Nvidia has for years been looking to extend its dominance in AI training to the realm of AI inference, where Intel has traditionally dominated with its CPUs. Nvidia also faces new competition for its training dominance from a raft of startups making ever-large AI chips. Competitor Cerebras Systems last August unveiled the world's largest computer chip, made from a single 12-inch wafer of silicon. Nvidia said the 54 billion transistors contained in the A100 part make it the largest of all chips made with the so-called 7-nanometer process technology.  

In addition to training and inference, Nvidia is making the argument that DGX machines can also take on the task of data preparation that precedes the training of AI. For that purpose, Ampere-based parts have special functions for Apache Spark, as described by ZDNet's Andrew Brust.

Huang said the A100 and HGX board and DGX systems, as well as clusters of DGX machines, called SuperPODs, would make possible much larger models of neural networks.

Will Knight of Wired magazine asked Huang, "Do you think the new platform will lead to a new generation of larger ML models such as much bigger versions of BERT?" referring to Google's broadly popular bi-directional Transformer, commonly used for natural language processing. 

tenstorrent-scaling-to-giant-models-2020.png

The kinds of neural net models that AI chips have to plan to handle, especially in the domain of natural language, are scaling to very, very large numbers of parameters, over a trillion, argues Tenstorrent founder and CEO Ljubisa Bajic.

Tenstorrent Inc.

BERT has almost a billion parameters, meaning mathematical transformations that act as a weighting of the individual data points; the adjustment of these weights collectively shape the response of the neural network to data. But the Transformer on which BERT was built has morphed into ever-larger language neural nets, including Nvidia's own Megatron LM, with 16.6 billion parameters, and Microsoft's Turing NLG. AI chipmakers such as Tenstorrent have said such models will increase to over a trillion parameters in the not-too-distant future.

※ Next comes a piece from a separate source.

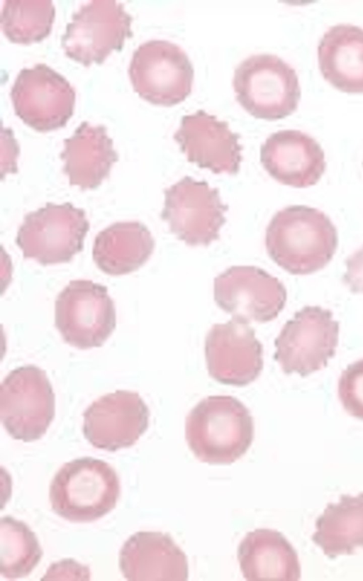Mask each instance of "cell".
Segmentation results:
<instances>
[{"instance_id": "1", "label": "cell", "mask_w": 363, "mask_h": 581, "mask_svg": "<svg viewBox=\"0 0 363 581\" xmlns=\"http://www.w3.org/2000/svg\"><path fill=\"white\" fill-rule=\"evenodd\" d=\"M338 244L330 218L315 208L293 205L277 211L266 229L270 258L291 275H306L325 267Z\"/></svg>"}, {"instance_id": "2", "label": "cell", "mask_w": 363, "mask_h": 581, "mask_svg": "<svg viewBox=\"0 0 363 581\" xmlns=\"http://www.w3.org/2000/svg\"><path fill=\"white\" fill-rule=\"evenodd\" d=\"M255 427L249 409L237 398L209 396L200 401L186 418L189 448L201 462L230 465L251 446Z\"/></svg>"}, {"instance_id": "3", "label": "cell", "mask_w": 363, "mask_h": 581, "mask_svg": "<svg viewBox=\"0 0 363 581\" xmlns=\"http://www.w3.org/2000/svg\"><path fill=\"white\" fill-rule=\"evenodd\" d=\"M120 482L108 463L91 457L65 463L55 475L49 491L52 510L72 522H91L115 508Z\"/></svg>"}, {"instance_id": "4", "label": "cell", "mask_w": 363, "mask_h": 581, "mask_svg": "<svg viewBox=\"0 0 363 581\" xmlns=\"http://www.w3.org/2000/svg\"><path fill=\"white\" fill-rule=\"evenodd\" d=\"M236 99L257 118H284L297 109L301 98L295 70L274 55H254L245 59L234 72Z\"/></svg>"}, {"instance_id": "5", "label": "cell", "mask_w": 363, "mask_h": 581, "mask_svg": "<svg viewBox=\"0 0 363 581\" xmlns=\"http://www.w3.org/2000/svg\"><path fill=\"white\" fill-rule=\"evenodd\" d=\"M89 230L82 209L69 202H49L24 216L16 243L24 258L43 265L68 262L82 250Z\"/></svg>"}, {"instance_id": "6", "label": "cell", "mask_w": 363, "mask_h": 581, "mask_svg": "<svg viewBox=\"0 0 363 581\" xmlns=\"http://www.w3.org/2000/svg\"><path fill=\"white\" fill-rule=\"evenodd\" d=\"M55 414V396L45 372L34 365L11 370L1 384L0 418L13 439L31 442L47 431Z\"/></svg>"}, {"instance_id": "7", "label": "cell", "mask_w": 363, "mask_h": 581, "mask_svg": "<svg viewBox=\"0 0 363 581\" xmlns=\"http://www.w3.org/2000/svg\"><path fill=\"white\" fill-rule=\"evenodd\" d=\"M55 324L72 346L101 347L116 326V308L107 287L89 280H71L56 298Z\"/></svg>"}, {"instance_id": "8", "label": "cell", "mask_w": 363, "mask_h": 581, "mask_svg": "<svg viewBox=\"0 0 363 581\" xmlns=\"http://www.w3.org/2000/svg\"><path fill=\"white\" fill-rule=\"evenodd\" d=\"M128 74L140 97L154 105L171 106L190 94L194 72L188 55L179 45L151 40L134 51Z\"/></svg>"}, {"instance_id": "9", "label": "cell", "mask_w": 363, "mask_h": 581, "mask_svg": "<svg viewBox=\"0 0 363 581\" xmlns=\"http://www.w3.org/2000/svg\"><path fill=\"white\" fill-rule=\"evenodd\" d=\"M333 316L329 309L306 306L285 323L274 355L285 374L305 377L326 367L338 344L339 323Z\"/></svg>"}, {"instance_id": "10", "label": "cell", "mask_w": 363, "mask_h": 581, "mask_svg": "<svg viewBox=\"0 0 363 581\" xmlns=\"http://www.w3.org/2000/svg\"><path fill=\"white\" fill-rule=\"evenodd\" d=\"M132 17L116 1H91L72 15L61 39L69 58L89 67L121 50L132 36Z\"/></svg>"}, {"instance_id": "11", "label": "cell", "mask_w": 363, "mask_h": 581, "mask_svg": "<svg viewBox=\"0 0 363 581\" xmlns=\"http://www.w3.org/2000/svg\"><path fill=\"white\" fill-rule=\"evenodd\" d=\"M164 193L161 217L179 240L191 246H206L219 238L228 206L216 188L186 176Z\"/></svg>"}, {"instance_id": "12", "label": "cell", "mask_w": 363, "mask_h": 581, "mask_svg": "<svg viewBox=\"0 0 363 581\" xmlns=\"http://www.w3.org/2000/svg\"><path fill=\"white\" fill-rule=\"evenodd\" d=\"M75 96L69 82L43 63L22 69L11 89L16 116L42 133L66 125L73 114Z\"/></svg>"}, {"instance_id": "13", "label": "cell", "mask_w": 363, "mask_h": 581, "mask_svg": "<svg viewBox=\"0 0 363 581\" xmlns=\"http://www.w3.org/2000/svg\"><path fill=\"white\" fill-rule=\"evenodd\" d=\"M214 300L233 318L266 323L277 318L286 290L277 277L255 266H232L214 279Z\"/></svg>"}, {"instance_id": "14", "label": "cell", "mask_w": 363, "mask_h": 581, "mask_svg": "<svg viewBox=\"0 0 363 581\" xmlns=\"http://www.w3.org/2000/svg\"><path fill=\"white\" fill-rule=\"evenodd\" d=\"M263 346L249 323L233 318L216 323L205 339V357L209 375L226 385L246 386L263 369Z\"/></svg>"}, {"instance_id": "15", "label": "cell", "mask_w": 363, "mask_h": 581, "mask_svg": "<svg viewBox=\"0 0 363 581\" xmlns=\"http://www.w3.org/2000/svg\"><path fill=\"white\" fill-rule=\"evenodd\" d=\"M150 411L138 392L116 390L94 401L83 413V433L108 451L129 448L147 431Z\"/></svg>"}, {"instance_id": "16", "label": "cell", "mask_w": 363, "mask_h": 581, "mask_svg": "<svg viewBox=\"0 0 363 581\" xmlns=\"http://www.w3.org/2000/svg\"><path fill=\"white\" fill-rule=\"evenodd\" d=\"M240 135L203 110L182 117L174 140L190 162L214 174L235 175L242 160Z\"/></svg>"}, {"instance_id": "17", "label": "cell", "mask_w": 363, "mask_h": 581, "mask_svg": "<svg viewBox=\"0 0 363 581\" xmlns=\"http://www.w3.org/2000/svg\"><path fill=\"white\" fill-rule=\"evenodd\" d=\"M260 161L278 182L296 188L315 184L326 168L319 143L298 130H282L270 135L261 146Z\"/></svg>"}, {"instance_id": "18", "label": "cell", "mask_w": 363, "mask_h": 581, "mask_svg": "<svg viewBox=\"0 0 363 581\" xmlns=\"http://www.w3.org/2000/svg\"><path fill=\"white\" fill-rule=\"evenodd\" d=\"M119 568L128 580H187V557L169 533L138 531L123 543Z\"/></svg>"}, {"instance_id": "19", "label": "cell", "mask_w": 363, "mask_h": 581, "mask_svg": "<svg viewBox=\"0 0 363 581\" xmlns=\"http://www.w3.org/2000/svg\"><path fill=\"white\" fill-rule=\"evenodd\" d=\"M60 157L69 184L82 189L99 187L118 160L106 128L87 121L82 122L71 137L64 140Z\"/></svg>"}, {"instance_id": "20", "label": "cell", "mask_w": 363, "mask_h": 581, "mask_svg": "<svg viewBox=\"0 0 363 581\" xmlns=\"http://www.w3.org/2000/svg\"><path fill=\"white\" fill-rule=\"evenodd\" d=\"M238 560L247 580H298L296 550L284 535L270 529L248 532L238 548Z\"/></svg>"}, {"instance_id": "21", "label": "cell", "mask_w": 363, "mask_h": 581, "mask_svg": "<svg viewBox=\"0 0 363 581\" xmlns=\"http://www.w3.org/2000/svg\"><path fill=\"white\" fill-rule=\"evenodd\" d=\"M324 79L349 94H363V29L337 24L325 33L318 46Z\"/></svg>"}, {"instance_id": "22", "label": "cell", "mask_w": 363, "mask_h": 581, "mask_svg": "<svg viewBox=\"0 0 363 581\" xmlns=\"http://www.w3.org/2000/svg\"><path fill=\"white\" fill-rule=\"evenodd\" d=\"M154 248L155 240L144 224L116 222L96 235L92 255L100 270L118 276L139 269L150 258Z\"/></svg>"}, {"instance_id": "23", "label": "cell", "mask_w": 363, "mask_h": 581, "mask_svg": "<svg viewBox=\"0 0 363 581\" xmlns=\"http://www.w3.org/2000/svg\"><path fill=\"white\" fill-rule=\"evenodd\" d=\"M312 541L330 558L353 554L363 548V492L342 494L337 504H328L315 521Z\"/></svg>"}, {"instance_id": "24", "label": "cell", "mask_w": 363, "mask_h": 581, "mask_svg": "<svg viewBox=\"0 0 363 581\" xmlns=\"http://www.w3.org/2000/svg\"><path fill=\"white\" fill-rule=\"evenodd\" d=\"M55 17V8L50 0L5 1L1 27L10 42L29 45L40 42L50 35Z\"/></svg>"}, {"instance_id": "25", "label": "cell", "mask_w": 363, "mask_h": 581, "mask_svg": "<svg viewBox=\"0 0 363 581\" xmlns=\"http://www.w3.org/2000/svg\"><path fill=\"white\" fill-rule=\"evenodd\" d=\"M0 573L6 579L26 577L38 565L43 550L35 533L11 516L1 519Z\"/></svg>"}, {"instance_id": "26", "label": "cell", "mask_w": 363, "mask_h": 581, "mask_svg": "<svg viewBox=\"0 0 363 581\" xmlns=\"http://www.w3.org/2000/svg\"><path fill=\"white\" fill-rule=\"evenodd\" d=\"M339 399L352 416L363 420V359L350 364L339 378Z\"/></svg>"}, {"instance_id": "27", "label": "cell", "mask_w": 363, "mask_h": 581, "mask_svg": "<svg viewBox=\"0 0 363 581\" xmlns=\"http://www.w3.org/2000/svg\"><path fill=\"white\" fill-rule=\"evenodd\" d=\"M90 571L72 559H65L54 563L48 568L42 580H89Z\"/></svg>"}, {"instance_id": "28", "label": "cell", "mask_w": 363, "mask_h": 581, "mask_svg": "<svg viewBox=\"0 0 363 581\" xmlns=\"http://www.w3.org/2000/svg\"><path fill=\"white\" fill-rule=\"evenodd\" d=\"M345 264L343 282L352 292L363 293V246L349 256Z\"/></svg>"}, {"instance_id": "29", "label": "cell", "mask_w": 363, "mask_h": 581, "mask_svg": "<svg viewBox=\"0 0 363 581\" xmlns=\"http://www.w3.org/2000/svg\"><path fill=\"white\" fill-rule=\"evenodd\" d=\"M1 141L5 145L6 173L16 172L17 170L16 160L19 148L10 128L4 129L1 127Z\"/></svg>"}]
</instances>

Pioneers of deep learning forms of AI have suggested neural network models will expand greatly in the coming years, aided by greater computing horsepower.

"It is a foregone conclusion that we're going to see some really gigantic AI models because of the creation of Ampere and this generation," said Huang, in answer to Knight's question. He emphasized that models will grow in complexity as they combine multiple kinds of data, such as images and text -- a trend that certainly can be in some recent deep learning research. 

"Most of the AI models we have today are single modality," said Huang. "They're either looking at images or they listen to sound, or you know some are starting to learn how to understand videos."

"But in the future, whether it's on healthcare, or whether it's in user interaction, whether it's robotics, in the future, the groundbreaking work will be multiple modality, multi-modal AI. And you're gonna have to learn from data of all different modalities at the same time."

Huang also said AI will increasingly be employed to design the larger neural networks as they escape the bounds of what can be designed by hand. 

"Those kinds of models, the discovery of the architecture is extremely complicated," said Huang. "And so we're going to use AI to go discover AI models."